(Items from a dataset)
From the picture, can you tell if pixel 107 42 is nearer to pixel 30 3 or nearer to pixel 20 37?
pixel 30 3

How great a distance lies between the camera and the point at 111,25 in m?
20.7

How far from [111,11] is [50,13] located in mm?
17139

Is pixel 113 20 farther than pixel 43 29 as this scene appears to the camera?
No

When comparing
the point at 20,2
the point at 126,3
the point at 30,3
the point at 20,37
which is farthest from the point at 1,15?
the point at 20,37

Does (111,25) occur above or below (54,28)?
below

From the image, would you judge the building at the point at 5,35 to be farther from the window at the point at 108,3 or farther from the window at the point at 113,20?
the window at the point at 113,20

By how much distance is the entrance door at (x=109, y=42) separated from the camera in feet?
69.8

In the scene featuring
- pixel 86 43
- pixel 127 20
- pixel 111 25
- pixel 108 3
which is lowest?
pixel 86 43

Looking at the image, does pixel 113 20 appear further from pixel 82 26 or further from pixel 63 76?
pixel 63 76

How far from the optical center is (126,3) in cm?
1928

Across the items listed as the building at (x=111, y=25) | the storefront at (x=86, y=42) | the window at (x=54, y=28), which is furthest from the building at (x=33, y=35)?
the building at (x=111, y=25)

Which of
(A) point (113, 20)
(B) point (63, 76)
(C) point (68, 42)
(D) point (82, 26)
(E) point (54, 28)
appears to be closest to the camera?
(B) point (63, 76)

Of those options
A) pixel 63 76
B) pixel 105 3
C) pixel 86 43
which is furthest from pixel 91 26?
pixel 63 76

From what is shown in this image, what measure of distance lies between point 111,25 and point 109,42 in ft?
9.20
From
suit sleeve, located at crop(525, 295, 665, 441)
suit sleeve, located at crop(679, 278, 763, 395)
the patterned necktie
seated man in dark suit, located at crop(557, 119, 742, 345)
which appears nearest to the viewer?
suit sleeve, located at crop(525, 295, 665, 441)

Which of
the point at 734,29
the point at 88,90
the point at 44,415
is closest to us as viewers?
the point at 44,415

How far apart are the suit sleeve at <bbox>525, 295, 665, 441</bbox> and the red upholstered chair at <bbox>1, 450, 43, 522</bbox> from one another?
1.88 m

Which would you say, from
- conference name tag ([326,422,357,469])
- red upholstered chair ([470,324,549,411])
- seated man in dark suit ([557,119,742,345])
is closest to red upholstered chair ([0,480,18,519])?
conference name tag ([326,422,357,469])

- [Challenge]:
Restate each record word for word.

- [Finished answer]:
From the picture, can you tell if pixel 107 42 is nearer to pixel 30 3 or nearer to pixel 20 37?
pixel 30 3

How great a distance lies between the camera and the point at 111,25 in m?
20.7

How far from [111,11] is [50,13] located in mm?
17139

Is pixel 113 20 farther than pixel 43 29 as this scene appears to the camera?
No

When comparing
the point at 20,2
the point at 126,3
the point at 30,3
the point at 20,37
which is farthest from the point at 1,15?
the point at 20,37

Does (111,25) occur above or below (54,28)?
below

From the image, would you judge the building at the point at 5,35 to be farther from the window at the point at 108,3 or farther from the window at the point at 113,20?
the window at the point at 113,20

By how much distance is the entrance door at (x=109, y=42) separated from the camera in feet?
69.8

In the scene featuring
- pixel 86 43
- pixel 127 20
- pixel 111 25
- pixel 108 3
which is lowest?
pixel 86 43

Looking at the image, does pixel 113 20 appear further from pixel 82 26 or further from pixel 63 76?
pixel 63 76

How far from the optical center is (126,3) in cm?
1928

Across the items listed as the building at (x=111, y=25) | the storefront at (x=86, y=42) | the window at (x=54, y=28), which is furthest from the building at (x=33, y=35)?
the building at (x=111, y=25)

Which of
(A) point (113, 20)
(B) point (63, 76)
(C) point (68, 42)
(D) point (82, 26)
(E) point (54, 28)
appears to be closest to the camera?
(B) point (63, 76)

Of those options
A) pixel 63 76
B) pixel 105 3
C) pixel 86 43
which is furthest from pixel 91 26?
pixel 63 76

From what is shown in this image, what measure of distance lies between point 111,25 and point 109,42 in ft?
9.20
From
suit sleeve, located at crop(525, 295, 665, 441)
suit sleeve, located at crop(679, 278, 763, 395)
the patterned necktie
seated man in dark suit, located at crop(557, 119, 742, 345)
which appears nearest to the viewer?
suit sleeve, located at crop(525, 295, 665, 441)

Which of
the point at 734,29
the point at 88,90
the point at 44,415
is closest to us as viewers?
the point at 44,415

How far apart are the suit sleeve at <bbox>525, 295, 665, 441</bbox> and the red upholstered chair at <bbox>1, 450, 43, 522</bbox> from one another?
1.88 m

Which would you say, from
- conference name tag ([326,422,357,469])
- red upholstered chair ([470,324,549,411])
- seated man in dark suit ([557,119,742,345])
is closest to red upholstered chair ([0,480,18,519])?
conference name tag ([326,422,357,469])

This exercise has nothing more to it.